Wednesday, 3 August 2016

PNG 14 Death in PNG - "Clos to yumi go pinis"

I love tokpisin. It uses English so inventivly to describe things in surprising ways.

I am a very thin man. My new friends, with some encouragement from Gabrielle took to describing me as "bon nuting' - nothing but bones, and referring to our advancing age as 'clos to yumi go pinis" - "soon we'll all die/all be finished."

Gabrielle and I are on our independent pilgrimages, hers to the Hagen of the 1970s and me to the New Ireland  of the 1880s. For each of us the journey feels as if it has some urgency.

We talked about why we  were doing this at this time of our lives. In our 60s.
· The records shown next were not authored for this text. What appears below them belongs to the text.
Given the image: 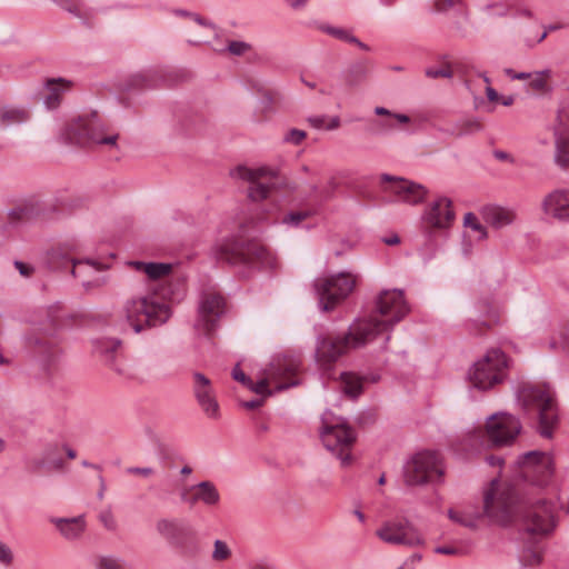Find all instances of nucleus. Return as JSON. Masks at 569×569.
<instances>
[{
	"instance_id": "obj_37",
	"label": "nucleus",
	"mask_w": 569,
	"mask_h": 569,
	"mask_svg": "<svg viewBox=\"0 0 569 569\" xmlns=\"http://www.w3.org/2000/svg\"><path fill=\"white\" fill-rule=\"evenodd\" d=\"M301 360L298 358H291L287 353V389L297 387L302 383V375L300 371Z\"/></svg>"
},
{
	"instance_id": "obj_64",
	"label": "nucleus",
	"mask_w": 569,
	"mask_h": 569,
	"mask_svg": "<svg viewBox=\"0 0 569 569\" xmlns=\"http://www.w3.org/2000/svg\"><path fill=\"white\" fill-rule=\"evenodd\" d=\"M448 516L451 520L457 521L466 527H473L472 522L465 521L461 517H459L452 509L448 511Z\"/></svg>"
},
{
	"instance_id": "obj_38",
	"label": "nucleus",
	"mask_w": 569,
	"mask_h": 569,
	"mask_svg": "<svg viewBox=\"0 0 569 569\" xmlns=\"http://www.w3.org/2000/svg\"><path fill=\"white\" fill-rule=\"evenodd\" d=\"M68 263H71V273L73 277H82L88 273L96 272L99 270V263L87 259V260H73L72 258L68 259Z\"/></svg>"
},
{
	"instance_id": "obj_58",
	"label": "nucleus",
	"mask_w": 569,
	"mask_h": 569,
	"mask_svg": "<svg viewBox=\"0 0 569 569\" xmlns=\"http://www.w3.org/2000/svg\"><path fill=\"white\" fill-rule=\"evenodd\" d=\"M436 553L440 555H448V556H455L459 555L461 551L458 548L450 547V546H440L435 549Z\"/></svg>"
},
{
	"instance_id": "obj_61",
	"label": "nucleus",
	"mask_w": 569,
	"mask_h": 569,
	"mask_svg": "<svg viewBox=\"0 0 569 569\" xmlns=\"http://www.w3.org/2000/svg\"><path fill=\"white\" fill-rule=\"evenodd\" d=\"M376 126L380 132L391 130L395 128L393 119L391 118L387 120L377 121Z\"/></svg>"
},
{
	"instance_id": "obj_8",
	"label": "nucleus",
	"mask_w": 569,
	"mask_h": 569,
	"mask_svg": "<svg viewBox=\"0 0 569 569\" xmlns=\"http://www.w3.org/2000/svg\"><path fill=\"white\" fill-rule=\"evenodd\" d=\"M375 330V325L370 322L355 321L348 332L341 336L331 333L319 335L317 337L316 359L322 367H328L336 362L341 356L352 348H360L371 340L368 333Z\"/></svg>"
},
{
	"instance_id": "obj_10",
	"label": "nucleus",
	"mask_w": 569,
	"mask_h": 569,
	"mask_svg": "<svg viewBox=\"0 0 569 569\" xmlns=\"http://www.w3.org/2000/svg\"><path fill=\"white\" fill-rule=\"evenodd\" d=\"M64 139L78 146H109L117 148L119 132L104 124L97 112L70 122L63 132Z\"/></svg>"
},
{
	"instance_id": "obj_9",
	"label": "nucleus",
	"mask_w": 569,
	"mask_h": 569,
	"mask_svg": "<svg viewBox=\"0 0 569 569\" xmlns=\"http://www.w3.org/2000/svg\"><path fill=\"white\" fill-rule=\"evenodd\" d=\"M409 312L403 291L399 289L382 290L375 300V309L369 318L359 319L357 322H370L375 325L367 336L372 341L381 333H387L383 343L390 340V330L401 321Z\"/></svg>"
},
{
	"instance_id": "obj_24",
	"label": "nucleus",
	"mask_w": 569,
	"mask_h": 569,
	"mask_svg": "<svg viewBox=\"0 0 569 569\" xmlns=\"http://www.w3.org/2000/svg\"><path fill=\"white\" fill-rule=\"evenodd\" d=\"M451 206L452 202L449 198L440 197L422 214L423 222L435 229L448 228L455 220V211Z\"/></svg>"
},
{
	"instance_id": "obj_39",
	"label": "nucleus",
	"mask_w": 569,
	"mask_h": 569,
	"mask_svg": "<svg viewBox=\"0 0 569 569\" xmlns=\"http://www.w3.org/2000/svg\"><path fill=\"white\" fill-rule=\"evenodd\" d=\"M481 129L482 126L477 119H462L455 124V127L451 130V133L461 137L472 134L475 132L480 131Z\"/></svg>"
},
{
	"instance_id": "obj_34",
	"label": "nucleus",
	"mask_w": 569,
The second half of our 60s in fact!

Maybe, we thought, it was the last chance  we might have to visit such challenging places, such challenging and fascinating (mesmerising) aspects of our histories; maybe we were at the age when we begin to reflect on our lives and what they've meant and maybe history and family had come into a sharper focus; maybe we had realised that time was passing and there are some things that can't be put off; maybe it was a recognition that we were each at a point of transition - that time when you take stock and understand that you are entering a new phase.

We talked about that last one a bit and both had stories of critical moments in our recent lives when we became acutely aware that we were now definitely entering our third age, the final of the three ages of man. In Egyptian mythology the riddle which was posed went: " What animal walks first on four legs, then on two and finally on three legs?" Neither of us uses a walking stick just yet, so perhaps we are not quite ready for this three legged stage. In Shakespearean terms perhaps we are in our fifth of seven stages.

For each of us it had taken an incident or an experience beyond the everyday to provoke the realisation that this time was upon us. For me it had been a trip to Sicily, where in travelling with a younger travel companion I was confronted with the truth  that I would never again be the young man I imagined I still was. For Gabrielle .... well that's not for me to tell.

And where did this conversation come from? Travelling in company with a person you trust but is not your life partner can loosen the tongue and lubricate the ruminations one has about life. It was a safe time for introspection with neither of us inclined to make any assumptions about the other. We were good listeners and the highlands of PNG was far from our standard routines.

We had spent some small amount of time with the wife of our Magic Mountain host, Pym, and after relating to her our separate stories including our ages (though these were easy to fathom from the context of the stories), she made a comment which surprised me. She described us both as being "Clos to yumi go pinis," (close to the end/approaching our last days/death). Though she had included herself (even though she was much younger than either of us) I thought her commentp was a bit close to the bone, a bit presumptuous, blunt. Even misinformed. Or perhaps this stranger in a land and culture largely foreign to our own simply was saying what she saw. Maybe she spoke the truth (of course life expectency in PNG is much lower than in Australia and this may have influenced her perception of us).

Nevertheless it hit a note which Gabrielle and I found difficult to ignore. We both agreed that getting old was inevitable but we were not quite ready to accept "Clos to yumi go pinis." That we were getting older we agreed was true, but not yet ready to die. 'How do you say that in tokpisin?' I asked Gabrielle.

'Longpela taim yet, mipela," I clumsily repeated Gabrielle's phrase. Pym laughed, though not in a way that gave me confidence he really believed it.

We came back to this conversation again and again over that week as we wound down each night. Our experience in Mt Hagen and in New Britain was an adventure neither of us had really expected to be having but we'd done it without incident, without trauma and with energy and the wisdom of years of travel. We both felt excited by our time in PNG and satisfied in having made this choice which had carried an element of risk when we were contemplating the trip. Now we felt emboldened; confident that these adventures were not beyond us and that perhaps the third age had the potential to be every bit as exciting and fresh as the first and second ages when we were learning about life through a constant diet of new experiences.

I came home with a spring in my step and keen to plan the next adventure.